Image-based spatial reasoning data:

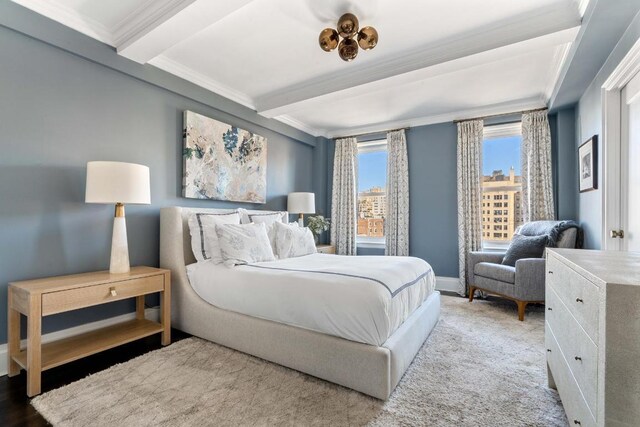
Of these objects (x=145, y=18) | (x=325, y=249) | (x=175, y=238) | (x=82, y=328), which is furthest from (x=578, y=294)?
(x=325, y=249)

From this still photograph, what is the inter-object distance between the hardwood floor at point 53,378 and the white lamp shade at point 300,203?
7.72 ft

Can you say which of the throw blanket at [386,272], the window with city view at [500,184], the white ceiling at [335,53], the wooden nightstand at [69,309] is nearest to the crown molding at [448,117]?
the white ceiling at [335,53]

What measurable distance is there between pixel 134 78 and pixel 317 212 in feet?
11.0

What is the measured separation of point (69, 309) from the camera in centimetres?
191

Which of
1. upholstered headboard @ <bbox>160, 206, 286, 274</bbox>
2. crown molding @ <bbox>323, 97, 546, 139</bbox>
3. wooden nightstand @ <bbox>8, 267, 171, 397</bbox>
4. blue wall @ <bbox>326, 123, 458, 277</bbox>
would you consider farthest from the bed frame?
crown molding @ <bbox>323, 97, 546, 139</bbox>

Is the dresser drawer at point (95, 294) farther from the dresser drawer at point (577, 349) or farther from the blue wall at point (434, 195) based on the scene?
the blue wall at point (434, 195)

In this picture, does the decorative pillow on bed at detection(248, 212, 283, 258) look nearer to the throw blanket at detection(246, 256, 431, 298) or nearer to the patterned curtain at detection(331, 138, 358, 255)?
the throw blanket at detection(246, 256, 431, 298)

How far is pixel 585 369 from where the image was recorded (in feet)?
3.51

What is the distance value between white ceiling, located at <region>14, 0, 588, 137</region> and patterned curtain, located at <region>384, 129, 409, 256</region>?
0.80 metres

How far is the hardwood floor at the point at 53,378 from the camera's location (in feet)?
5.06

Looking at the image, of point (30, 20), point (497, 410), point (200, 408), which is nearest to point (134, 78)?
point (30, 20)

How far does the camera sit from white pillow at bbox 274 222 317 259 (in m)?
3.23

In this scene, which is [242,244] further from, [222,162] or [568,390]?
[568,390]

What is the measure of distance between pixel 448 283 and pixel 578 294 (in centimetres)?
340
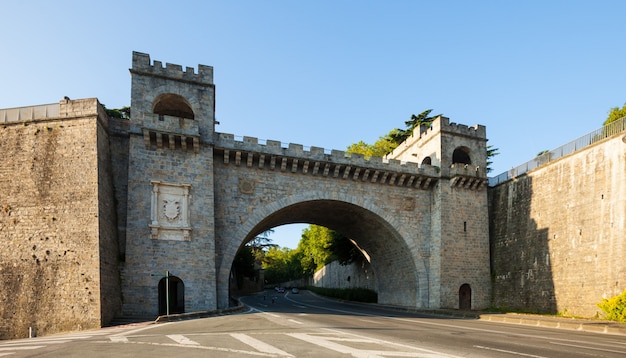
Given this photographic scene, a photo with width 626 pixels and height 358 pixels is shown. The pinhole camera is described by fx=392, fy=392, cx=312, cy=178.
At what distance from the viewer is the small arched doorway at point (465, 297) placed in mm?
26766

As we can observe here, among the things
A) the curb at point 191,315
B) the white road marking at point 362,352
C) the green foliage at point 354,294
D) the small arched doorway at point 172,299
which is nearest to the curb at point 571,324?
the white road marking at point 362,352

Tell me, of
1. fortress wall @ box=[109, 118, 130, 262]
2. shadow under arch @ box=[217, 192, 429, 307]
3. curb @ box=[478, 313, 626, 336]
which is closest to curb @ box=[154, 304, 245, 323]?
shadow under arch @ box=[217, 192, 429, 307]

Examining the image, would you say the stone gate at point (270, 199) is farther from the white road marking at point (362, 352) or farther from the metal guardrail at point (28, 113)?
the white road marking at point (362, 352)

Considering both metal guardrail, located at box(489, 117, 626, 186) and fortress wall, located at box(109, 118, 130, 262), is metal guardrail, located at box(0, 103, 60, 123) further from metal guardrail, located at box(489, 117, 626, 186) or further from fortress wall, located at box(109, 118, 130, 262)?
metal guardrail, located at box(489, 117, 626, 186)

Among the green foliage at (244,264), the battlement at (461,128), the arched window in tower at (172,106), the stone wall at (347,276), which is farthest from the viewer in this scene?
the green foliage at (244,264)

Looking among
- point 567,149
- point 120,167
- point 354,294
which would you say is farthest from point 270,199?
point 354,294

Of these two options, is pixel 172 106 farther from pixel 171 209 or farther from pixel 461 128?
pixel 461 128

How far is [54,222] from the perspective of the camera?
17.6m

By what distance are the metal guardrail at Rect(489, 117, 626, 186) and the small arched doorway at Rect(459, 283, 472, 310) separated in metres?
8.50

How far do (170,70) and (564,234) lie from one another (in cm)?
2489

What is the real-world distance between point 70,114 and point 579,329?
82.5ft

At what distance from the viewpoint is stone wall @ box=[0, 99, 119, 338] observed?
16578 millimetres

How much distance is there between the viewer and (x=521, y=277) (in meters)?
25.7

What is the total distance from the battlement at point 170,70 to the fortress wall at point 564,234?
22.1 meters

Exercise: Reproduce exactly the lines from the one containing "Examining the image, would" through the last line of the records above, including both, and nothing else.

Finished answer:
Examining the image, would you say the stone gate at point (270, 199) is farther from the white road marking at point (362, 352) or farther from the metal guardrail at point (28, 113)?
the white road marking at point (362, 352)

Considering both metal guardrail, located at box(489, 117, 626, 186) and fortress wall, located at box(109, 118, 130, 262), is metal guardrail, located at box(0, 103, 60, 123) further from metal guardrail, located at box(489, 117, 626, 186) or further from fortress wall, located at box(109, 118, 130, 262)?
metal guardrail, located at box(489, 117, 626, 186)

Among the green foliage at (244,264), the battlement at (461,128), the arched window in tower at (172,106), the stone wall at (347,276), which is farthest from the viewer in this scene?
the green foliage at (244,264)

Looking among
- point 567,149
- point 120,167
- point 354,294
which would you say is farthest from point 270,199?
point 354,294

Of these two options, is pixel 172 106 farther from pixel 171 209 or farther from pixel 461 128?
pixel 461 128

How far is [54,222] from the perspective of the camera?
17.6m

By what distance are the metal guardrail at Rect(489, 117, 626, 186) and the small arched doorway at Rect(459, 283, 472, 310) separated in metres?
8.50

How far do (170,70) and (564,234) lie from one another (in cm)?
2489

What is the real-world distance between point 70,114 and point 579,329?
82.5ft

At what distance from the viewpoint is stone wall @ box=[0, 99, 119, 338] observed?
16578 millimetres

How much distance is there between the viewer and (x=521, y=277) (in meters)?
25.7

What is the total distance from the battlement at point 170,70 to the fortress wall at point 564,234?
22.1 meters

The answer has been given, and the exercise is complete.